Unfortunately,by what your saying it seems as if he really doesn't have any interest in anything at this point. If he seems to be dragging his feet,give him some time to sort out his feelings a while longer.Do not convince yourself that all this ambivalence means that he possibly wants to work on the marriage if he continues to avoid addressing things and is unwilling to talk.Just switch places and then ask yourself how you would be acting if the tables were turned? I know it's a hard pill to swallow, but the best thing for you to do is to begin to accept the fact that you cannot "make him" want to work on your marriage if he "doesn't want to". The ball is in his court right now.

LadyInBLUE


----------



## roxiehart (Aug 30, 2008)

Well thank you for your advice. he came home early work last night and we talked but it got heated so I left the conversation and took a shower. He says he loves me he is just not in love with me.
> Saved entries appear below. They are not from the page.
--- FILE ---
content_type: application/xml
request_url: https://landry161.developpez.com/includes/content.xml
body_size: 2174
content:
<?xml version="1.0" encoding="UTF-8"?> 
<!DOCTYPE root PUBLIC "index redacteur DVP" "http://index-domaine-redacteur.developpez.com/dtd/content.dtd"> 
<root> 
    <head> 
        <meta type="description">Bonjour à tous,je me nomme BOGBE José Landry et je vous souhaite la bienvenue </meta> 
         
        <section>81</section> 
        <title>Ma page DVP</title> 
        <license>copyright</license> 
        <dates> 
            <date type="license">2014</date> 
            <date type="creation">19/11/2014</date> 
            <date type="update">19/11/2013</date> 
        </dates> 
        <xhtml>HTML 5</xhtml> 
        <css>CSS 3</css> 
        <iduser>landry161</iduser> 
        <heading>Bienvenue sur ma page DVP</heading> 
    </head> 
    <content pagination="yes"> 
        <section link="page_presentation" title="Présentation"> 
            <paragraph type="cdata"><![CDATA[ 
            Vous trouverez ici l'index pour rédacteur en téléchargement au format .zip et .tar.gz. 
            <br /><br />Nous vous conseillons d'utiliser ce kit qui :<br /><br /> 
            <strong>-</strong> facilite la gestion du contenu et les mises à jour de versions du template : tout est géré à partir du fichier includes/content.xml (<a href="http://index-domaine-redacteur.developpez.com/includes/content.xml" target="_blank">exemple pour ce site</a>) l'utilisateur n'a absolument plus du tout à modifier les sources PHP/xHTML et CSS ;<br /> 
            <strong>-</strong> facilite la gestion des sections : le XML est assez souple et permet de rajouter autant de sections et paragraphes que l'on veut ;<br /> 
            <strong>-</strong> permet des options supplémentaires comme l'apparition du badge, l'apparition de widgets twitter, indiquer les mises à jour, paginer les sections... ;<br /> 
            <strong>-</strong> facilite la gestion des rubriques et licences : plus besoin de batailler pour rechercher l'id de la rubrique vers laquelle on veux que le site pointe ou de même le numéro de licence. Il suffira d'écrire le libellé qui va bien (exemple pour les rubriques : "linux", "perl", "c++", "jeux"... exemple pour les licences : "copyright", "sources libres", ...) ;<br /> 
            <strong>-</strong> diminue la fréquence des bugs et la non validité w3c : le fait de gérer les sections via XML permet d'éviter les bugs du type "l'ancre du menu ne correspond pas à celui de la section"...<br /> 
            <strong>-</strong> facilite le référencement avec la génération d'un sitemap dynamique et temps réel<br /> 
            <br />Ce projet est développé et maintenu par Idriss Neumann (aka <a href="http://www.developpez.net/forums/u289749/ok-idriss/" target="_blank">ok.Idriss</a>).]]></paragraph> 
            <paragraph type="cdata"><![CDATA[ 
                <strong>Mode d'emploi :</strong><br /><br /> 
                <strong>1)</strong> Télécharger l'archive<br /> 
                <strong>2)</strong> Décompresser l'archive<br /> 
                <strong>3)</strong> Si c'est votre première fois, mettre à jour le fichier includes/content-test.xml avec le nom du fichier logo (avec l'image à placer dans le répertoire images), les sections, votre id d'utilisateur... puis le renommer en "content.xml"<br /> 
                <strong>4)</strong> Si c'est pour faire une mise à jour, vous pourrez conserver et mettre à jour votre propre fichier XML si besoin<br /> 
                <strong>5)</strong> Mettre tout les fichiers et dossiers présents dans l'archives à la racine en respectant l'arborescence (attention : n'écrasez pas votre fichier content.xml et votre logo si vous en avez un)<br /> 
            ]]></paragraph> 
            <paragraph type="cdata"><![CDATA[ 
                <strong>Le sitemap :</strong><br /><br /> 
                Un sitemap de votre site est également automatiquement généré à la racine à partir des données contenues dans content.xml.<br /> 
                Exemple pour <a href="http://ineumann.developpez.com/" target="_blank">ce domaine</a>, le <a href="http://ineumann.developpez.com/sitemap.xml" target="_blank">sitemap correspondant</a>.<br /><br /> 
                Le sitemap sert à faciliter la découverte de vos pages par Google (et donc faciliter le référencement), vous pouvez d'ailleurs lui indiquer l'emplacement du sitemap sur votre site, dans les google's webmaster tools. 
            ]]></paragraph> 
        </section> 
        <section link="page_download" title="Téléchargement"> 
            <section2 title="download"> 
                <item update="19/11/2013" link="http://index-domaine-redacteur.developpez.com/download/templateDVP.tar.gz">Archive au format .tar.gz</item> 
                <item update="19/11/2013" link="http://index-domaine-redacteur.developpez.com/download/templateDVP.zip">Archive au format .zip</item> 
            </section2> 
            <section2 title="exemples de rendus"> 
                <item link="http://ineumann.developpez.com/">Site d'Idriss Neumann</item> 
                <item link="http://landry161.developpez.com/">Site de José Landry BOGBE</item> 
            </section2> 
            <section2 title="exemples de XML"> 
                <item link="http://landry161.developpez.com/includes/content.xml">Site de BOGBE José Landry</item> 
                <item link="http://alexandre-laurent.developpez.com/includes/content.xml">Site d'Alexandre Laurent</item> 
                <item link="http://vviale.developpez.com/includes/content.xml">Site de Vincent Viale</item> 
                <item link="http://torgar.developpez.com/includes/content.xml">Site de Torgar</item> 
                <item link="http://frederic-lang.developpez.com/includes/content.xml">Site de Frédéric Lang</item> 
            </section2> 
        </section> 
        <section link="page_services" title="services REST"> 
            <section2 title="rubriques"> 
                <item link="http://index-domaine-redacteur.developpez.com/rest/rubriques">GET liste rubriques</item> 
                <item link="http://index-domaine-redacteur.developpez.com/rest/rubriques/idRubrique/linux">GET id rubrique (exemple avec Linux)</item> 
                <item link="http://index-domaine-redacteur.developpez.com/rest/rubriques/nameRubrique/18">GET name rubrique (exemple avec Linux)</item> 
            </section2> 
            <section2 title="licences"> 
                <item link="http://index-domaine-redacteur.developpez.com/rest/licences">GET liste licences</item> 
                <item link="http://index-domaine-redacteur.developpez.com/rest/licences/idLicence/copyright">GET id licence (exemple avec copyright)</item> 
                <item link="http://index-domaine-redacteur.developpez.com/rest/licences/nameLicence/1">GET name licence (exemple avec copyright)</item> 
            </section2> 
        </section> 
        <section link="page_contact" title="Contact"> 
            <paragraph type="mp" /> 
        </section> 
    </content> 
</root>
He is A CHP officer and works 12 hour days and the only time I can talk to him is when he is at work and that makes him mad when I call him. Everyone is just telling me to take it slow and don't do anything stupid. The hardest part is not knowing what he is tellling her or thinking. I asked how to unlock his cell phone and he wouldn't give me the code, i don't think that is right to hide stuff on his phone from me. I am not a strong person and don't have any family to talk to, he has his parents who live down the street and now his mom hates me and wants us to dissolve the marriage instead of trying to fix it. How can I fix this he said this morning that it can't be fixed in one day. And he hasn't filed any divorce papers yet. But then he also said he has only been staying with me because of the kids and he has felt this way since 2003. That really hurt. I will get that book a read it and see if it helps. thanks again.


----------